Kristin Texeira is a young abstract painter originally from Massachusetts and currently based in Brooklyn. I discovered her work scrolling through Instagram and I immediately fell in love with her colors and her unique sensibility. Texeira’s work firstly reminded me to Wes Anderson’s pastel palette, but it is her combination of colors with a specific autobiographical memory what makes her work an absolute original world. This is a sincere universe you would not want to leave and that is easily to find related to.
I paint to provide proof—for myself and others—of existing in certain moments in time. I paint to capture, document, and preserve memories. I translate the essence of moments through color by mixing up the poetics of people and places.
Her artworks can be understood as an inventory of recollections. Where each color matches a person, a place, a conversation, a smell, a kiss, or a specific childhood memory. Her oil paintings in paper are proofs of what we were. Nostalgia is preserved in her imperfect geometrical pieces -but full of narrative content-, not in a sentimental way but with the aim of understanding ourselves. Kristin Texeira is turquoise, light green and pale pink. What color is your story?
Interview with Kristin Texeira
Irene Martínez: How much can we learn from ourselves through artworks?
Kristin Texeira: Most of my pieces begin as free-writes. Sometimes as the mind flows I’m lost in a sea of rambles. Occasionally, however, I discover that a particular memory surfaces more often than once. This is how I know it’s important and needs to be recognized. I try to pick apart these trends and understand what the threads behind these memories are. That usually leads me to painting series. Also, specific colors seem to find me for certain reasons. When I first started painting I would always mix a particular blue to fill in the background of self portraits or still lives. Later in my career, I did a project investigating the colors of my grandmother’s home where I spent much of my childhood. I discovered the blues of her living room matched the blue that I always subconsciously mixed. Art allows you the space for secrets of the past to seep out and surprise you.
I.M: What role does the emotion of nostalgia play in your work?
K.T: Nostalgia is a story I’m always trying to tell. It is at the start of each piece. It is the reason why I paint. Colors come to mind when I interact with people and places and I used these colors as markers of time. I mix colors specific to a moment to create a gateway that allows me to revisit the memory again and again.
Finding a remedy for nostalgia is my motivation to travel back in time to uncover thoughts before they collect too much dust and to shake them out onto paper.
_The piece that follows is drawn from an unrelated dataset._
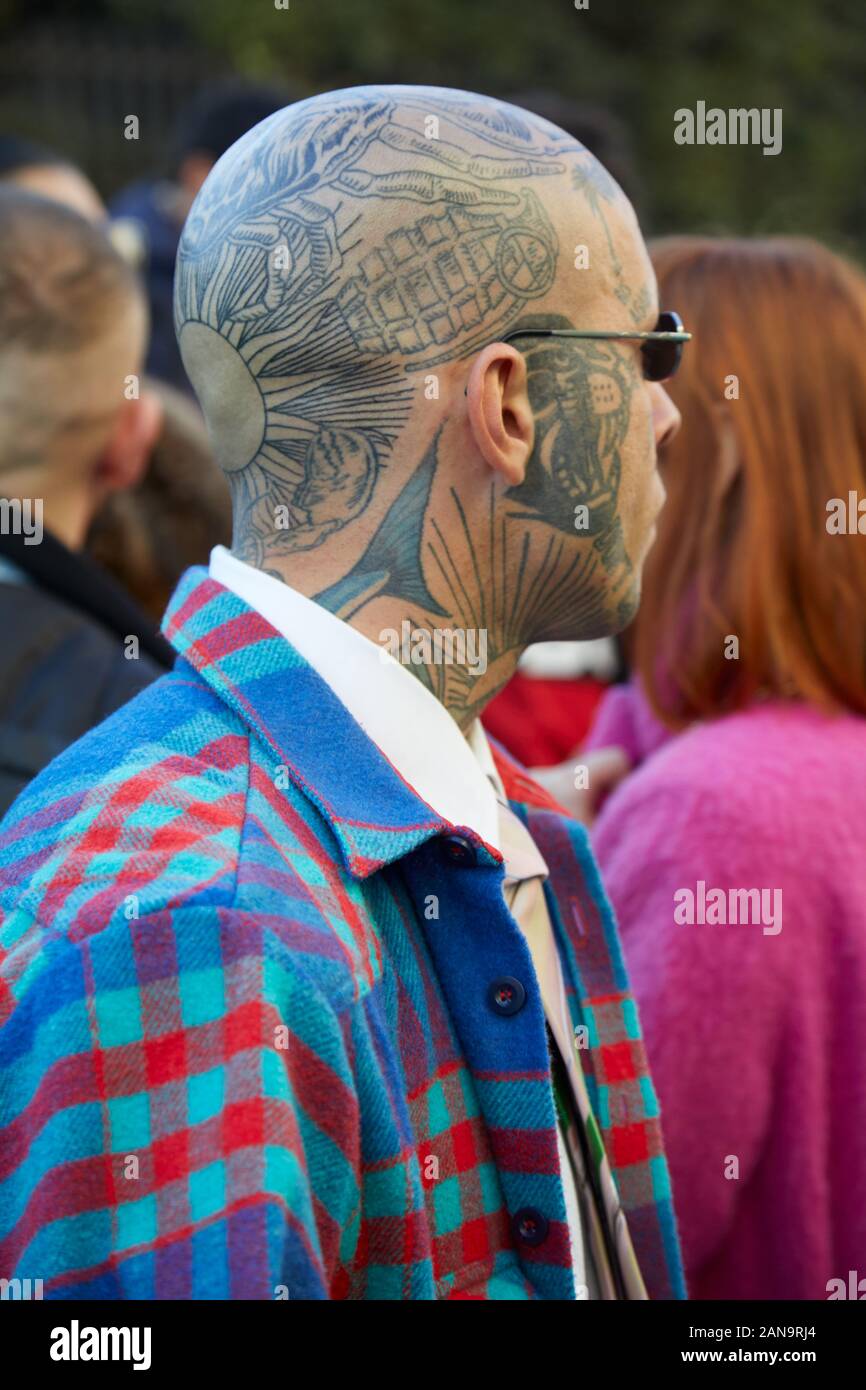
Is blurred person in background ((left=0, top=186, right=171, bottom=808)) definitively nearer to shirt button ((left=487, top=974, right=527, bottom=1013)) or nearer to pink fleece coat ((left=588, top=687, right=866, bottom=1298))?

Or even to steal nostalgia from the present to stick it down on paper and save it in color before it fades.
I.M: If you could travel in time what would you prefer: to relive an old memory or to discover a time you never lived?
K.T: I feel lucky enough to be able to travel back in time via paintings or old sketchbooks and I’m happy with my present place. I am curious about the idea of parallel universes though. Somedays I feel like I’m missing someone or some place and I can’t exactly explain what. I think about decisions in life that I’ve made and how when I made a choice maybe life split and now it overlaps and I still feel the strong emotions from a path that I’m not currently on. So, if I could, in some crazy way, I’d like to explore other layers in the universes of my own life.
I.M: Where do you find beauty?
K.T: Little conversational exchanges with strangers.
Stories swapped over dinner tables.
When I loose track of time.
I.M: A fictional character that inspires you
K.T: Eloise Wengler. She is one of J.D. Salinger’s characters from his short story “Uncle Wiggily in Connecticut”. I’m not entirely sure why I love her because she is described “jaded” and “unhappy”. But, her language is so clever and sarcastic and sharp. I think mostly I feel bad for her. She married a man because of a book that she finds out he never read. And I imagine how different things would have been if she could have ended up with the boy who thought being able to touch her stomach was the most beautiful thing in the world.
Well, wudga marry him for, then?” Mary Jane said.
“Oh, God! I don’t know. He told me he loved Jane Austen. He told me her books meant a great deal to him. That’s exactly what he said. I found out after we were married that he hadn’t even read one of her books. You know who his favourite author is?”
Mary Jane shook her head.
“L. Manning Vines. Ever hear of him?